Future Conference on Science and Faith at Northeastern Seminary, Rochester, NY (October 25–26, 2019)

This is a heads up about a special conference on science and faith that will take place October 25–26, 2019 at Northeastern Seminary in Rochester, NY.

Every other year Northeastern Seminary co-sponsors a Fall theology conference with the Canadian-American Theological Association.

In 2019 the conference will have another co-sponsor—the Canadian Scientific and Christian Affiliation. Other co-sponsors might include the American Scientific Affiliation and BioLogos.

Keynote Speaker—William Brown

Our keynote speaker has already been booked—William P. Brown, professor of Old Testament at Columbia Theological Seminary.

Brown is an excellent biblical scholar and teacher, who has always had an interest in science. He is the author of many books on biblical interpretation that I have found helpful.

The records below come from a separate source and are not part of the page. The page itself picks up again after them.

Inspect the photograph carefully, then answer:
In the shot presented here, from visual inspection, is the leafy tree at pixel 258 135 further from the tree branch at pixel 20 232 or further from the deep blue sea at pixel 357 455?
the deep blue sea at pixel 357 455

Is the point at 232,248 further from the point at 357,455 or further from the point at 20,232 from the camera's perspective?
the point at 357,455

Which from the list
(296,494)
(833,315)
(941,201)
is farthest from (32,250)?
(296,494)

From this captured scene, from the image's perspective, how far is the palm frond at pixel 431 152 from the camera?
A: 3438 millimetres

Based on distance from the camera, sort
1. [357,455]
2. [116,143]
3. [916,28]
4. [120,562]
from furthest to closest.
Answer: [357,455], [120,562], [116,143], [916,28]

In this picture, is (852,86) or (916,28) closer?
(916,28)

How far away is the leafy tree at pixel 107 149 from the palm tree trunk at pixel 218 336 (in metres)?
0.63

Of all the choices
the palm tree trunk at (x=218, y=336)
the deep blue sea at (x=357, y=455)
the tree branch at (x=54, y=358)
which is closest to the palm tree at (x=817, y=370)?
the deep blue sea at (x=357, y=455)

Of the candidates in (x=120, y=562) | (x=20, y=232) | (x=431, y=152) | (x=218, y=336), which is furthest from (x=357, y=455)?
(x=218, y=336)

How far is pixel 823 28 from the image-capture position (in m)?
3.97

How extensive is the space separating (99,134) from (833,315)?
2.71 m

One of his best, which is directly relevant to the theme of the conference, is The Seven Pillars of Creation: The Bible, Science, and the Ecology of Wonder (Oxford University Press, 2010). In this book Brown examines seven different creation accounts in the Old Testament and imaginatively links them to his reflections on various aspects of the natural world that we have discovered through scientific exploration.

In my 2017 essay on the relationship of the Garden of Eden narrative to the evolution of humanity (“Reading Genesis 3 Attentive to Human Evolution: Beyond Concordism and Non-Overlapping Magisteria”), I cited Brown’s methodology in The Ten Pillars of Creation book as my model for how to think about the possible relationship of the Bible and evolution.

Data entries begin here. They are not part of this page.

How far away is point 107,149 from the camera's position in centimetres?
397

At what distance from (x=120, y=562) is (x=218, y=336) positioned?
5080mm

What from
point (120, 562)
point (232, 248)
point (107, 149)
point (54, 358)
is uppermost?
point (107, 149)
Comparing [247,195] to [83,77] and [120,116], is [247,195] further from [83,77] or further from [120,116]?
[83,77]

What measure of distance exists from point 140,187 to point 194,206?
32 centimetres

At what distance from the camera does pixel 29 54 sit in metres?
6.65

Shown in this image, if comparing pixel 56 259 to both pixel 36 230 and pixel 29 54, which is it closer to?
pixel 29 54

Brown and Middleton Essays for a Future Book

Brown and I are writing two chapters on the Old Testament for a volume entitled Christian Theology and the Modern Sciences, edited by John Slattery. I will be writing on Genesis 1–2, while Brown will write on the wisdom literature. We will each address how our assigned portion of Scripture relates to matters of ecology and science.

Interestingly, I was originally asked to contribute a chapter on the New Testament, based on a paper I gave in 2017 on the relevance of New Testament eschatology for ecology at the Society of Biblical Literature. When I explained that New Testament was not my primary expertise, I was offered a chapter on the Old Testament instead.

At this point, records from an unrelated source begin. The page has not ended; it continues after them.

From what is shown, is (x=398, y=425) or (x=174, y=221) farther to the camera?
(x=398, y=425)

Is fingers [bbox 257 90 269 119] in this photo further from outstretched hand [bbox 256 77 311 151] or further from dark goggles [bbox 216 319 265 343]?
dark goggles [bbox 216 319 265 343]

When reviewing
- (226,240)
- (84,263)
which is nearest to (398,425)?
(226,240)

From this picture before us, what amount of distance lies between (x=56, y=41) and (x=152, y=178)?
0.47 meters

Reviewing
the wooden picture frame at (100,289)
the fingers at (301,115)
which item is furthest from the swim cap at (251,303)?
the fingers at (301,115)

A tentative Table of Contents for the entire volume is as follows:

1. Introduction

Part 1: A History of Christian Theology and Science

2. Hebrew Bible (Middleton)
3. Hebrew Bible (Brown)
4. New Testament
5. New Testament
6. Augustine of Hippo
7. Cappadocian Fathers
8. Maximus and John of Damascus
9. Hildegard of Bingen
10. Francis of Assisi
11. Thomas Aquinas
12. Hesychast Controversy and Gregory Palamas
13. Post-Reformation Catholic Figure
14. Luther/Melanchthon
15. Calvin
16. Newman
17. Wesley
17. 20th and 21st Century Catholic Voices on Nature and Science
18. 20th and 21st Century Protestant Voices on Nature and Science
19. 20th and 21st Century Orthodox Voices on Nature and Science

Part 2: Reconsidering Theology and Science Narratives

20. HB and Race/Gender
21. NT and Race/Gender
22. Theological & Scientific Origins of Misogyny
23. Theological & Scientific Origins of Racism
24. Linnaeus and Human Stratification
25. Exemplar Chapter on Theology, Science, Race, Gender in 19th/20th/21st
26. Exemplar Chapter on Theology, Science, Race, Gender in 19th/20th/21st
27. Exemplar Chapter on Theology, Science, Race, Gender in 19th/20th/21st

Part 3: Broadening the Possibilities for Theology and Science

28. Physical Sciences
29. Biological Sciences
30. Medical Sciences
31. Social Sciences
32. Psychological Sciences
33. Environmental Sciences

Christian Theology and the Modern Sciences will be published in the “Companions” series by Bloomsbury / T&T Clark.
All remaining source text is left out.